CONSIGNE A:
Selon le texte sur la hiérarchie des esprits, pourquoi la connaissance du prolétaire ne sert-elle que le vouloir le plus immédiat ?
CONSIGNE B:
Recopiez à l'identique le passage du texte sur la hiérarchie des esprits qui va de « 1. Parerga, Vereinzelte » jusqu'à « (V, 500, 502). ».

IV. La hiérarchie des esprits. — Cette hiérarchie se définit par le genre et le degré de conscience à laquelle arrivent nos pensées plus ou moins émancipées du vouloir-vivre. Au bas de l’échelle : 1o le sauvage ne vit guère que d’une vie animale ; 2o notre prolétaire encore, tout absorbé par l’effort de subvenir au besoin du jour et de l’heure, mène, dans le tumulte et dans les querelles, une vie où la connaissance ne sert que le plus immédiat vouloir ; 3o le praticien ou le commerçant qui vit dans des spéculations à longue échéance et dans le souci de faire durer sa maison et la collectivité, fonde déjà bien plus profondément dans le réel son existence ; 4o le savant, par delà les personnes, étudie le passé entier et le cours durable de l’univers ; 5o seuls l’artiste et le philosophe n’étudient plus aucun objet précis : ils se placent devant l’existence elle-même. Ils sont en présence de l’éternel[1].

Retenons l’image de ces bas-fonds où une multitude condamnée à la plus chiche existence matérielle, vit dans le dénuement de l’esprit et dans la médiocrité morale[2]; d’une canaille qui est légion, et où tous les sots et tous les aigrefins fraternisent : « Das Pack ist in Menge vorhanden und hait eng zusammen. Alle Lumpe sind gesellig[3]. » Nietzsche gardera la forte impression de cette humanité grégaire dont Schopenhauer se gausse en boutades


  1. Parerga, Vereinzelte Gedanken, § 333 (V, 628).
  2. Parerga, Den Intellect betreffende Gedanken, chap. III, § 57 (V, 95).
  3. Ibid., Paraenesen und Maximen (IV, 478); — Vereinzelte Gedanken, chap. xx, § 242 (V, 500, 502).

DONNÉES FOURNIES:
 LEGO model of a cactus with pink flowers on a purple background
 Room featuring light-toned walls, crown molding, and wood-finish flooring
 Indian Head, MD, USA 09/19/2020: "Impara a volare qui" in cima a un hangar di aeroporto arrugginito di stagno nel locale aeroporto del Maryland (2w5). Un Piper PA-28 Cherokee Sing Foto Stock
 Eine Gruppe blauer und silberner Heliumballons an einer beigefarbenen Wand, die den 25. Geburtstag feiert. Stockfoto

* * *

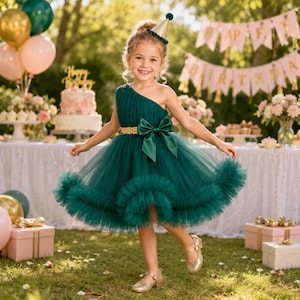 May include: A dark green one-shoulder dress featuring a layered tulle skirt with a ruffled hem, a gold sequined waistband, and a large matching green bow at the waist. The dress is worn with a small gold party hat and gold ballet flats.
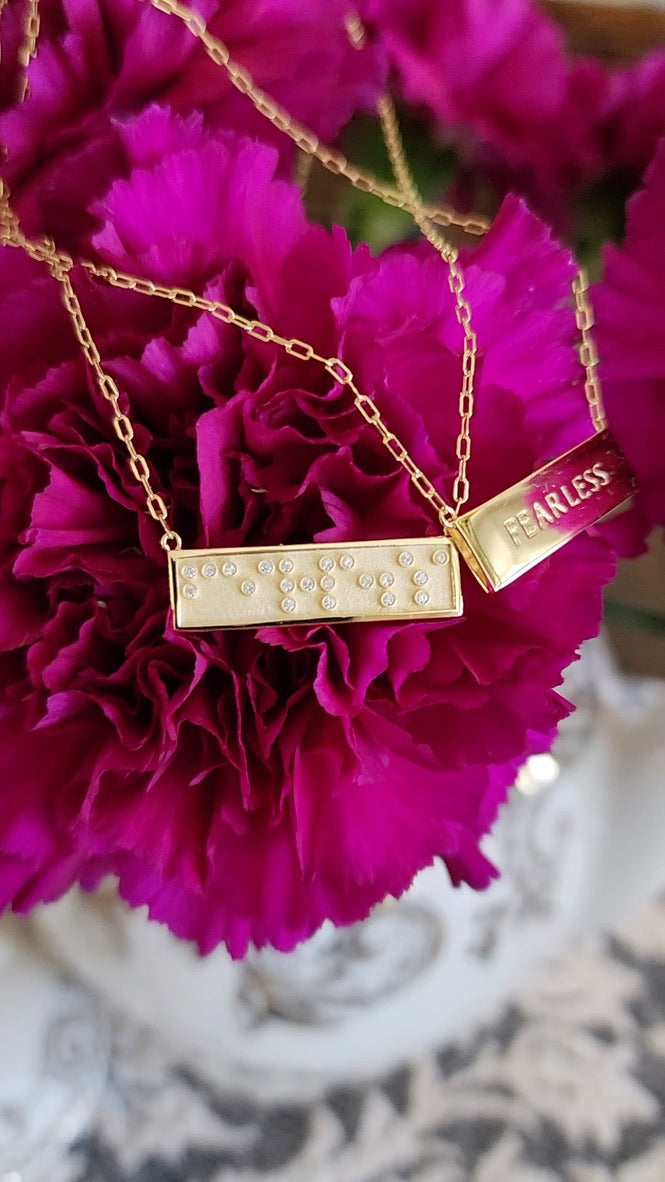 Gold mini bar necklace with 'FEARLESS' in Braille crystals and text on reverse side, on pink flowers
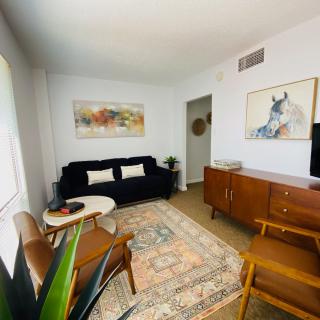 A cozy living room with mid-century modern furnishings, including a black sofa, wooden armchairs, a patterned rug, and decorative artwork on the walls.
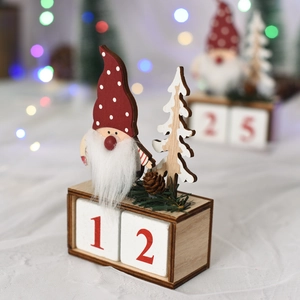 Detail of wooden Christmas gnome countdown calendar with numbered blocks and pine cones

RÉPONSE ATTENDUE A:
Parce que le prolétaire est tout absorbé par l'effort de subvenir au besoin du jour et de l'heure. Il mène ainsi, dans le tumulte et dans les querelles, une vie où la connaissance reste au service de ce vouloir immédiat.

RÉPONSE ATTENDUE B:
1. Parerga, Vereinzelte Gedanken, § 333 (V, 628).
  2. Parerga, Den Intellect betreffende Gedanken, chap. III, § 57 (V, 95).
  3. Ibid., Paraenesen und Maximen (IV, 478); — Vereinzelte Gedanken, chap. xx, § 242 (V, 500, 502).